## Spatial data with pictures
○ ○ ○

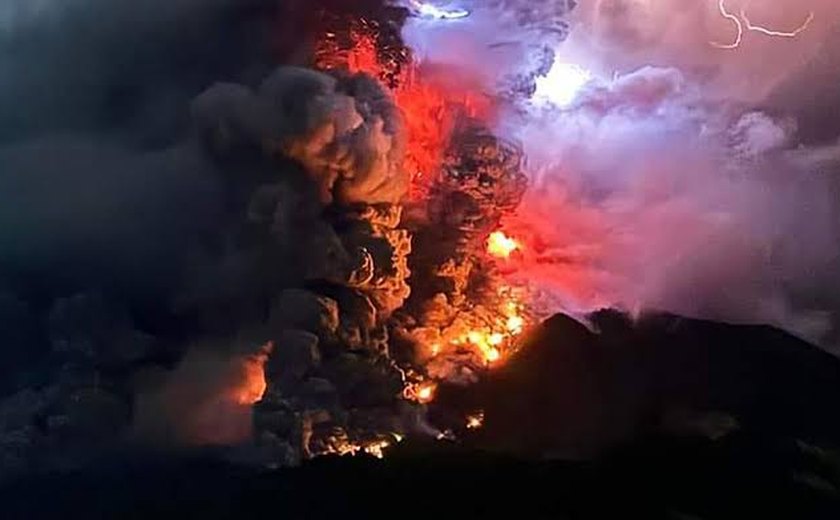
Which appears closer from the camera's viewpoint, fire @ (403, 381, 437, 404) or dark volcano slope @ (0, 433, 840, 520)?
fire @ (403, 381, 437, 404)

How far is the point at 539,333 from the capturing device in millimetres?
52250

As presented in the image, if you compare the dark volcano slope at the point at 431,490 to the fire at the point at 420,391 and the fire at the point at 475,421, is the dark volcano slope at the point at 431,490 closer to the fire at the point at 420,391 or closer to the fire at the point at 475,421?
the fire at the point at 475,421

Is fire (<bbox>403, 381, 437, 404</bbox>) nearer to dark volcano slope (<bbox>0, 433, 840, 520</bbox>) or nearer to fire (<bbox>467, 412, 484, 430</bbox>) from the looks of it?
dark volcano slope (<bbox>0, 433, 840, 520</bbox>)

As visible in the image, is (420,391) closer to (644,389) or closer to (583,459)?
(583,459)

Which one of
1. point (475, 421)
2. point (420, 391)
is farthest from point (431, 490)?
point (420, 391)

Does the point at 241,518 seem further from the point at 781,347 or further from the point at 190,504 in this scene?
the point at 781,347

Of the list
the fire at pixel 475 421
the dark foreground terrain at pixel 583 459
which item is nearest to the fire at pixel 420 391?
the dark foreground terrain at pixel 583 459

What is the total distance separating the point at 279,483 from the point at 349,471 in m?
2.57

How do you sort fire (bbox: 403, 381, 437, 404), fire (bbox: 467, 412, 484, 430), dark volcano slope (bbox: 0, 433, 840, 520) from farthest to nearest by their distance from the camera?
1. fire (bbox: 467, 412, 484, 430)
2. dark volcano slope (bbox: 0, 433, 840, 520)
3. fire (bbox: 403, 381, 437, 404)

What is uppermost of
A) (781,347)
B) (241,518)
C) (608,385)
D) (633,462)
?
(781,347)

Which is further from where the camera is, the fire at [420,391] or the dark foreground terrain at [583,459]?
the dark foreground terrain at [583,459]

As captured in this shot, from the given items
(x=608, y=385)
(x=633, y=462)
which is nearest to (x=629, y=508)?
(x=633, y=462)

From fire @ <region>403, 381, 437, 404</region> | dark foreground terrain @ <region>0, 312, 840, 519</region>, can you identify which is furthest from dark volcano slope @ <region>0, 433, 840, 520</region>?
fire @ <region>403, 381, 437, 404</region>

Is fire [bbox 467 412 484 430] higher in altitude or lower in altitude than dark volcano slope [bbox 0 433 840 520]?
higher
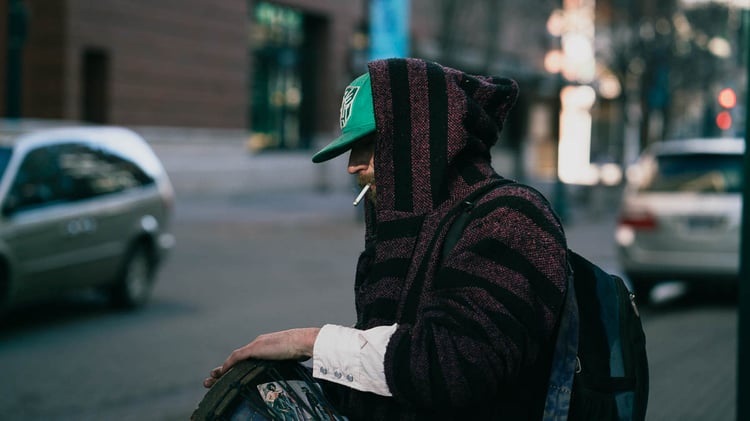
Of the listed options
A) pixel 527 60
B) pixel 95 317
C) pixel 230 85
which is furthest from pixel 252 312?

○ ○ ○

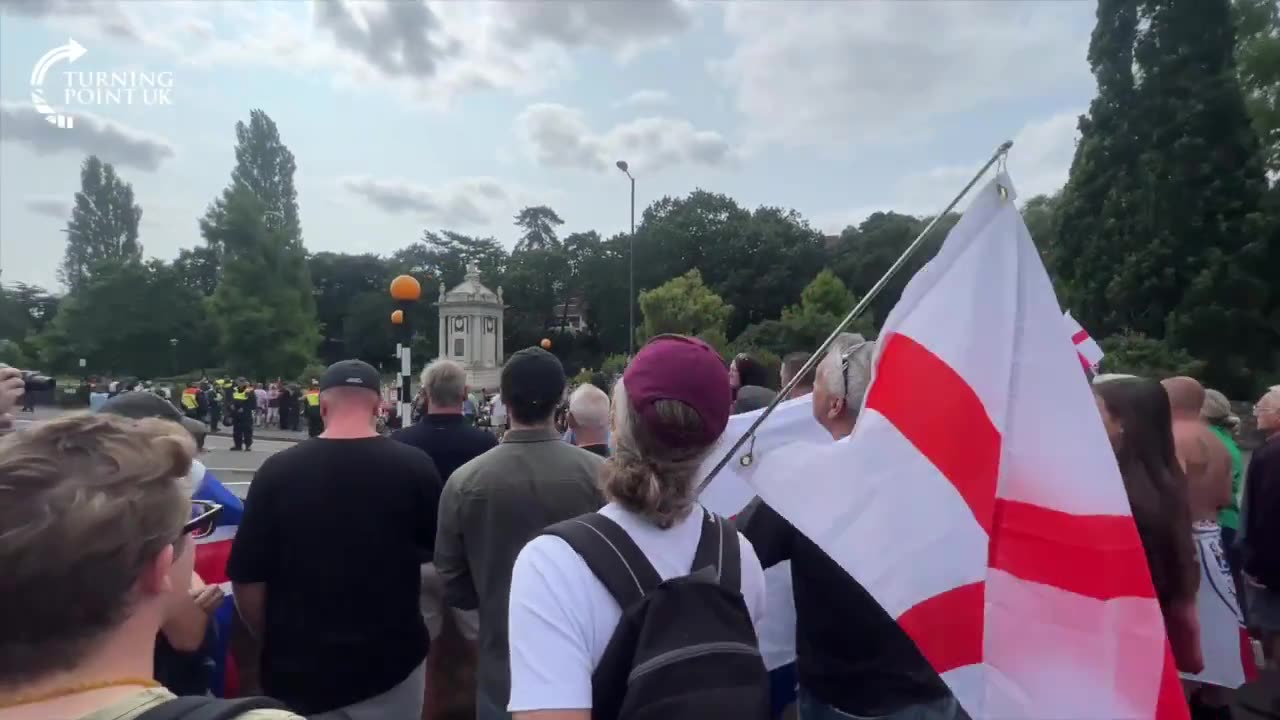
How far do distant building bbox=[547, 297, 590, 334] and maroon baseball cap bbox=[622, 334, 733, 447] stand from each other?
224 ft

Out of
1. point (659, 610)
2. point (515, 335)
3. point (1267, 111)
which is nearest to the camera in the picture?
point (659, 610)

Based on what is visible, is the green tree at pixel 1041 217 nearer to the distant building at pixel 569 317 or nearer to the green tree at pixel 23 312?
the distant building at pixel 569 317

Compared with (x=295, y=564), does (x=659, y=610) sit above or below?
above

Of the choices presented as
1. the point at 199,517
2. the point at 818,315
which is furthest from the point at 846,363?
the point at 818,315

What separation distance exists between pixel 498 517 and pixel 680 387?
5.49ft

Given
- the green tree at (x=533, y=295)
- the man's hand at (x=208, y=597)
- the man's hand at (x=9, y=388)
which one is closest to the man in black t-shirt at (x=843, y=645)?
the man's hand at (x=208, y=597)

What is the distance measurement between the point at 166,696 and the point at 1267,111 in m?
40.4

○ ○ ○

## SET TASK
Collect every line of the data above that contains the string "image", treating uppercase and lowercase as different.

## THE RESULT
As presented in the image, if you compare the dark volcano slope at the point at 431,490 to the fire at the point at 420,391 and the fire at the point at 475,421, is the dark volcano slope at the point at 431,490 closer to the fire at the point at 420,391 or closer to the fire at the point at 475,421?
As visible in the image, is (420,391) closer to (644,389) or closer to (583,459)?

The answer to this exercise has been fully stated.